Belge Bölümü ▸
____

GENEL DEĞERLENDİRME
2000-2003 çalışma dönemi Türkiye’nin AB ile uyum çalışmaları dönemi ile çakışmıştır. AB’nin 10-11 Aralık 1999 tarihinde yapılan Helsinki Zirvesi’nde Türkiye, aday ülke olarak kabul edilmiştir. Bir yıl sonra 04.12.2000 tarihinde AB, Türkiye için yol haritası olarak tanımlanan Katılım Ortaklığı Belgesini hazırlamış, Türkiye de sürecin gereği olarak, 19 Mart 2001 tarihinde Ulusal Programı açıklamıştır. 57.Ecevit Hükümeti, (27 Mayıs 1999-03 Kasım 2002) Ulusal Programın ilkeleri doğrultusunda 03 Ekim 2001 tarihinde 4709 sayılı kanunla TC Anayasası’nın 34. maddesini değiştirmiş, bu değişikliklerin gereği olarak; Birinci (6 Şubat 2002 gün ve 4744 sayılı kanun), İkinci (26 Mart 2002 gün ve 4748 sayılı kanun) ve Üçüncü (03 Ağustos 2002 gün ve 4771 sayılı kanun) uyum paketlerini hazırlamış TBMM’ de kabul etmiştir.
Anayasa değişiklikleri sürecinde oluşturulan, içinde Türkiye İnsan Hakları Vakfı’nın (TİHV) da yer aldığı Düşünceye Özgürlük Platformu, gerçek ihtiyacın yeni bir anayasa olduğu görüşünü açıklayarak, kesinleşen değişiklikler hakkında değerlendirmeler yapmıştır. Platform basın açıklamaları düzenleyerek ve TBMM üyelerine mektup göndererek süreci etkilemeye çaba harcamıştır. Uyum paketleri çerçevesinde 57.Hükümet döneminde yapılan yasa değişikliklerinin insan hakları bakış açısıyla ne anlama geldiğini açıklığa kavuşturmak amacıyla TİHV bünyesinde ayrıntılı bir çalışma yapılmış ve hazırlanan metin,’Avrupa Birliği ile İlişkili Türk Hukuk Sisteminde Yapılan Değişikliklerin Anlamı ve Değeri’ başlıklı bir rapor halinde yayınlanmıştır. Bu değişiklik sürecinin en belirgin özelliği toplumsal katılımın engellenmiş olmasıdır. Ayrıca 57. koalisyon hükümetinin MHP kanadı askeri bürokrasinin sözcüsü olarak hükümetin değişim politikalarının belirleyicisi olmuştur.Bu nedenle gerçek bir demokratikleşmenin yolları açılamamıştır. Zaten, AB ile uyum sağlarken 1982 Anayasasının özüne dokunulmayacağı Ulusal Raporun giriş bölümüne yazılmıştır. Değişiklikler sırasında en fazla tartışmaya neden olan düşünce özgürlüğü ile ilgili alanı düzenleyen Türk Ceza Kanununun 312. maddesi Cumhuriyet Başsavcısının da belirttiği gibi eski metinden daha da kısıtlayıcı hale getirilmiştir. Çok yoğun bir yasama çalışmasının sonunda kayda değer iki kazanım söz konusudur; Birincisi barış döneminde ölüm cezasının kaldırılmış olmasıdır. İkincisi, Türkçe’den başka dillerde eğitim kursları açılmasının ve TV yayını yapılmasının kabul edilmesidir.

____

Girdi Verileri ▸
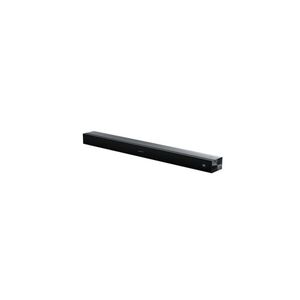 Xiaomi soundbar pro 2.0 ch ns5-eu / qbh4344eu QBH4344EU kép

____

Görev Yönergesi ▸ AB uyum sürecine ilişkin genel değerlendirme metnini lütfen son cümlesinden sonrasıyla devam ettirin.

Alıştırmanın Cevabı ▸
Ancak bütün bu değişiklikler yetersiz bulunmuş ve sonuçta, 12-13 Aralık 2002 tarihli AB Kopenhag Zirvesinde alınan kararları içeren İlerleme raporunda ‘Birlik, Türkiye’nin canlı bir reform sürecine girmesini cesaretlendirmektedir. Eğer AB Konseyi 2004 aralığında Komisyonun rapor ve tavsiyeleri temelinde, Türkiye’nin Kopenhag Kriterlerini yerine getirdiğine karar verirse, AB, Türkiye ile katılım görüşmelerini gecikmeden başlatacaktır. Gümrük Birliğinin genişlemesi, derinleşmesi için de Türkiye AB’nin maddi olanaklarından 2004 ten itibaren yararlanacaktır.’ denilmiştir. Böylece Türkiye’nin Demokrasi, insan hakları, hukuk devleti ve azınlık hakları demetinden oluşan Kopenhag siyasi ölçütlerine uyum sağlayamadığı kararı alınmış ve adaylık sürecinin başlaması ertelenmiştir. TİHV’nin 4.çalışma döneminin en önemli gündemlerinden birini de cezaevleri oluşturmuştur. 19 Aralık 2000 günü yirmi cezaevinde on bin kadar güvenlik gücü ile yapılan ve otuz iki kişinin ölümüyle sonuçlanan ‘hayata dönüş’ operasyonu sonrasında açlık grevi, ölüm orucu gibi protesto eyleminde bulunan bin kadar tutuklu ve hükümlü F tipi cezaevlerine nakledilerek tek ve üç kişilik hücrelere konmuştur. TİHV hem operasyona hem de F tipi cezaevlerinin inşa edilmesinin amacına, tecride karşı kararlı bir tutum sergilemiştir. Operasyondan sorumlu olanlar hakkında soruşturma açılması ve tecride son verilmesi ve grevlerin sona erdirilmesi amaçlarıyla Adalet Bakanlığı ile görüşmeler yapılmış, aynı amaçla düzenlenen etkinliklerle kamuoyu oluşturulmuştur. Yoğun kamuoyu tepkileri sonucunda, Terörle Mücadele Kanununun tecridi düzenleyen 16. maddesi, ortak mekanlardan şarta bağlı olarak yararlanmak üzere değiştirilmiş, İnfaz Hakimliği ve Cezaevleri İzleme Kurulları çalışmaya başlamıştır.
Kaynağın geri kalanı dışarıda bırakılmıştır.